Just an addendum to my last post on Aspartame. It always pays to take the time to read the underlying research – sometimes it doesn’t even support the argument that the researchers themselves are desperate to make – and so the Aspartame story continues …
Following my last article, a colleague sent me a link to a site talking about the evils of Aspartame. It relied primarily on the Italian study by Soffritti et al (that you can read for yourself here) which is the study that is typically used to argue that Aspartame causes cancer. They found that feeding Aspartame to rats caused cancer – but with some rather critical caveats. I’m going to review their research with a fine-tooth comb to show that when the authors refer to ‘low-dose’ in the title of their paper … well, that’s rather far from the truth.
More importantly, I’m going to show that they have proven conversely (not that they say a word about it) that in moderate doses, Aspartame does not cause cancer in rats. For the moment we’ll give them the benefit of the doubt and assume that we humans are equally at risk as rats – although it can be argued otherwise.
The researchers make the point that they found a a “significant dose-related increase … in lymphomas/leukemias in the 2,000ppm group.”
The key words here are “dose-related” and “2,000ppm”. So, what do they mean? The first term means that rats do not get cancer at lower doses (in this study: 400ppm), indeed at this dose the cancer rates were the same as for those given no Aspartame. So, we know it’s all about dose, which is great news. It would be much more concerning if just exposure, irrespective of dose, was dangerous.

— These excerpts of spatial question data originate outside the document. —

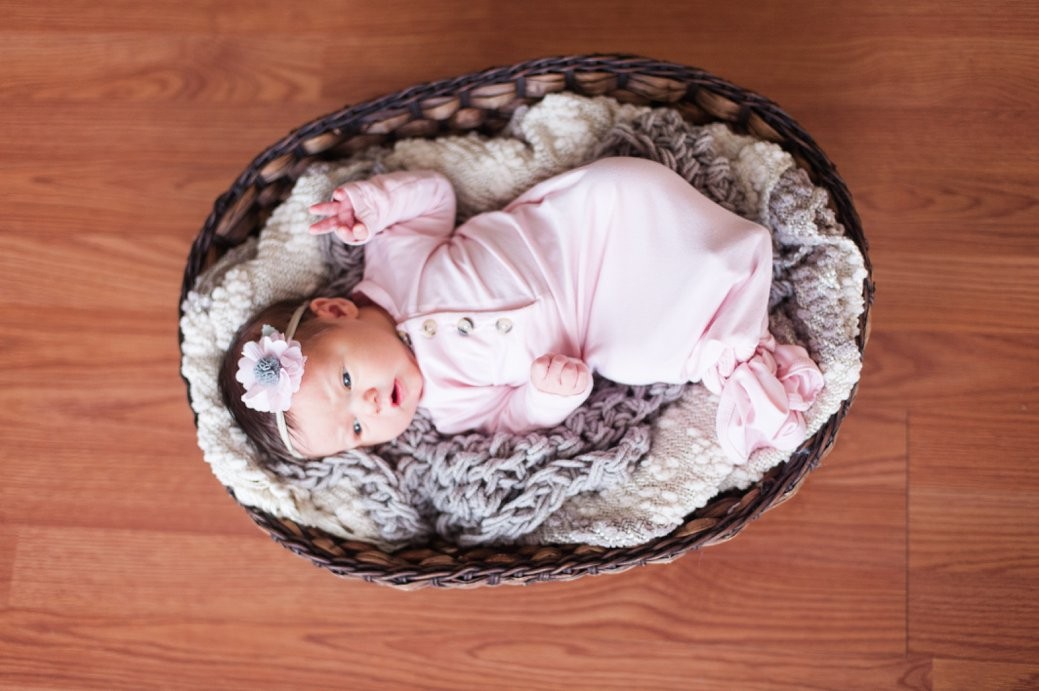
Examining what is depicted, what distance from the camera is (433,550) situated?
1.38 m

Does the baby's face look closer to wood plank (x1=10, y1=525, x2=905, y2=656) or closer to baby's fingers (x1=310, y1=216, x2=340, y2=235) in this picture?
baby's fingers (x1=310, y1=216, x2=340, y2=235)

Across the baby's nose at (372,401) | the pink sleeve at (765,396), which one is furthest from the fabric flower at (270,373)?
the pink sleeve at (765,396)

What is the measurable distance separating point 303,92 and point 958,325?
1218 millimetres

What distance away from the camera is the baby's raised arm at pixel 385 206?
1339mm

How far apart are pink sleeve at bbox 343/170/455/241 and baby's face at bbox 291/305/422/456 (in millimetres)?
167

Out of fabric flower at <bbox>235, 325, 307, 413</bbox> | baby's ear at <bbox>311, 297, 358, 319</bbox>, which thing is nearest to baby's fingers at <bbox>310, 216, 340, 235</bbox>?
baby's ear at <bbox>311, 297, 358, 319</bbox>

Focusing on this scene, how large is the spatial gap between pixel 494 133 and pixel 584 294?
1.16 ft

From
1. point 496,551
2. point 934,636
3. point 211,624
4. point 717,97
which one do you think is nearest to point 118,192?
point 211,624

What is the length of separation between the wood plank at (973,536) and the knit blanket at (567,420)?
317mm

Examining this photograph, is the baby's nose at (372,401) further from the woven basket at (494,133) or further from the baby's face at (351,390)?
the woven basket at (494,133)

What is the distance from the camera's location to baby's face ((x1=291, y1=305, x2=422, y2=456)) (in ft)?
4.13

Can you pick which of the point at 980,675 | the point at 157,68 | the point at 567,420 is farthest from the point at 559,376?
the point at 157,68

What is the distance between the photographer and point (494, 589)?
4.85 ft

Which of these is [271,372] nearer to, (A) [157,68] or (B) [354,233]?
(B) [354,233]
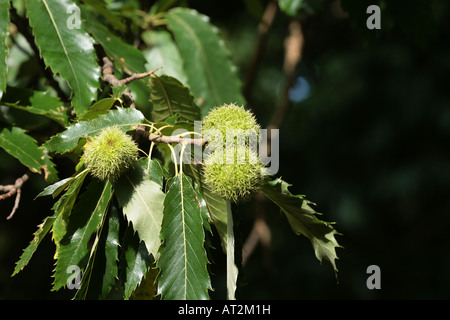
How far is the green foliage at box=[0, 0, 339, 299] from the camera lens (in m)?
1.12

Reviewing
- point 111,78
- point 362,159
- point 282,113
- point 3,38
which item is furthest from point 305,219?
point 362,159

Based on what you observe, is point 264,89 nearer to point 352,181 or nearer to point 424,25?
point 352,181

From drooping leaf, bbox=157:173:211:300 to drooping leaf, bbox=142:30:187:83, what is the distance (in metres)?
0.88

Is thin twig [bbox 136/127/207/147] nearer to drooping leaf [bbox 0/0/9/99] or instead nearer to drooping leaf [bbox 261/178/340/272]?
drooping leaf [bbox 261/178/340/272]

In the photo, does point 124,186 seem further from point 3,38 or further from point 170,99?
point 3,38

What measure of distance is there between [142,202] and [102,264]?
0.65 ft

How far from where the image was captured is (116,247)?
1230 millimetres

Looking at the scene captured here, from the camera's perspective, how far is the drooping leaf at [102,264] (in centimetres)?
119

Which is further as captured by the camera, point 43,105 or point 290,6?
point 290,6

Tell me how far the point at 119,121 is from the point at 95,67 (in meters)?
0.26

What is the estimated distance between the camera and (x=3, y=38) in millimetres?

The magic words here are “dose-related”
Second, what kind of dose does 2,000ppm equate to in humans? The authors say that an intake of 2,000ppm equals 100mg/kg of body weight. So, for a 70kg person this would equate to consuming 7,000mg of Aspartame a day.
A dose of 400ppm, the authors tell us, equates to 20mg/kg of body weight, or an intake of 1400mg a day for our 70kg person. This is the level that showed no significant increase in cancer rates – i.e. no risk.
How many cans of diet Coke, or the like, are we talking? Well … there are 185mg of Aspartame in a can … so this research argues that it is safe to consume 7 cans of Diet Coke a day (let’s assume it’s the only artificial sweetener you’re consuming for the moment). What level causes cancer – yes, the title gives it away – 37!
Indeed it could be that more than 7 are quite safe, as the shift occurs at some point unknown between 7 cans a day and 37 cans a day.
The authors did note a possible increase in cancer rates in rats that had prenatal intake of Aspartame, but provide no statistical analysis of this so I can only assume the finding was not statistically significant.
So, there you have it. The best research used to raise concerns about Aspartame is also telling us that at 7 cans a day, cancer is not a risk (less for children, work it out from their weight). I’m not, however, going to back away from my advice though, that we should keep to less than 7 cans a week … better safe than sorry … and, maybe, avoid during pregnancy.
And we need to keep watching this space, but just watch the news. If those American lawyers can find any basis for a class action against Coke, they will be in and at it before you can say ‘the real thing’.
PS If anyone can find some quality research on the proven risks of Aspartame, please send it to me so I can review it and post on it. If you hear nothing from me then you know there’s still no good evidence out there of any risk with Aspartame in moderation.
PPS I receive no consideration from any organisation for my writings on Aspartame, I just get concerned when people tout opinions, or poor research, as good science.